SOURCE DOCUMENT>

The idea is that anyone who is considering spending a lot of money on something ' be it a luxury car, a private plane or legal services ' is going to be far more influenced by having a ton of information than they are by being presented with nothing more than a pithy tag line or a series of evocative images.
So, the thinking goes, attorneys who blog can create this “long copy”: a wall of content about them, their practice, their approach to the law and legal problems.
And here's the thing ' that's absolutely right. Attorneys who blog can reap this benefit. They can also engage with a wider circle of other attorneys, have a more satisfying professional life, and become better lawyers ' all via the process of regularly grappling with legal issues through their blog.
But that's only if they love to write, and love to engage with others through their writing. And therein lies the key difference between “blawging” and “flawging.”
The Increasingly Blurry Line Between 'Blogs' and 'Websites'
The “long copy sells” concept has been met with an unfortunate fellow traveler in recent years: the idea that attorneys need to create a lot of “fresh content” for search engines in order to rank as highly as possible in Internet search results. This has created a rash of sites that are called “blogs.” They may facially resemble the real thing, but they are simply husks filled in with ghost-written articles, marketing pitches, content scraped from other blogs and keyword-stuffed pieces designed for no human reader. These “blogs” don't have a community of commenters, they aren't advancing the discussion in an area of law, and they do nothing to make their putative authors better and more engaged attorneys. They're marketing vehicles, pure and simple.
And frankly, they're inartful ones at that.

REQUIRED WORK>
1. Summarize the text on attorney blogging in two sentences.
2. According to the attorney blogging text, what idea has joined the "long copy sells" concept in recent years?
3. Extend the text on attorney blogging beyond its final sentence.

DATA EXCERPT>
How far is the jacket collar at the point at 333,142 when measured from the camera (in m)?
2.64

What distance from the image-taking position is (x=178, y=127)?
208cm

TASK RESULTS>
1. Attorneys who love to write can use blogs to produce the "long copy" that influences clients weighing large purchases, while also engaging more widely with other attorneys and becoming better lawyers. The push for "fresh content" to rank in search results has, however, produced many so-called blogs that are only husks of ghost-written, scraped, or keyword-stuffed material with no community of commenters, serving purely as marketing vehicles.

2. The idea that attorneys need to create a lot of "fresh content" for search engines in order to rank as highly as possible in Internet search results.

3.
A polished website can market an attorney or firm and provide enough background material ' articles, whitepapers, FAQs, etc ' to help build enough content to satisfy any potential client looking for more detail before making the hiring decision. It's not necessary to do this under the label of a “blog.” Doing so without the drive to write and engage simply looks cheap and foolish. Few will confuse the authentic voice of a blog author with ersatz recycled material spewed out via a flawging site.
Ethics Issues
For attorneys, there's also more at stake than the relative lack of efficacy of a flawging site. The more a “blog” pretends to be something it is not, the more the attorney behind it risks running afoul of the rules of professional conduct. Lots of people argue both sides of this issue in generalities, but let's get into some specifics.
“Blogs aren't subject to the attorney advertising rules.”
That's correct. If what you've got is actually a blog. A site run by an attorney, offering thoughts and analysis on legal subjects, administration of justice, public policy, etc. is not “commercial speech” and will not be subject to the attorney advertising rules. This is true even if the attorney has a business development motive in operating the blog. The entire first amendment framework of American media depends on economic motive alone not being sufficient to render a communication “commercial speech.”
Problems start to arise when the blog begins to stray from its true nature. No one would seriously entertain the notion that a law firm could slap the label “blog” on its website and suddenly be immune from the attorney advertising rules. Yet that's largely what many flawging lawyers have done by setting up “blogs” that look like marketing websites in every respect save the name.
One instructive example is the case of Richmond, VA, criminal defense attorney Horace Hunter. Hunter's “blog” was actually a closer case than many flawging websites, as it at least featured posts that Hunter had written himself, involving real matters and topics relating to Hunter's cases in the Richmond courts (the fact that they involved writing about clients is a separate issue entirely). Yet Hunter was disciplined by the Virginia Bar for not including a mandatory advertising disclaimer on his blog, and this decision was upheld by the Virginia Supreme Court. In its decision, the court found dispositive the following facets of Hunter's blog:
No single one of these factors is necessarily a problem, but in combination they led to the conclusion that what Hunter called a “blog” was more appropriately considered lawyer marketing, and thus subject to Virginia's attorney advertising rules. While there is no guarantee that another state would find similarly, the decision provides good guidance on where blogs cross the line into out-and-out marketing.
Ghost-blogging
There is a growing field of providers offering “ghost blogging” services: professionally written posts for those too busy to regularly blog on their own.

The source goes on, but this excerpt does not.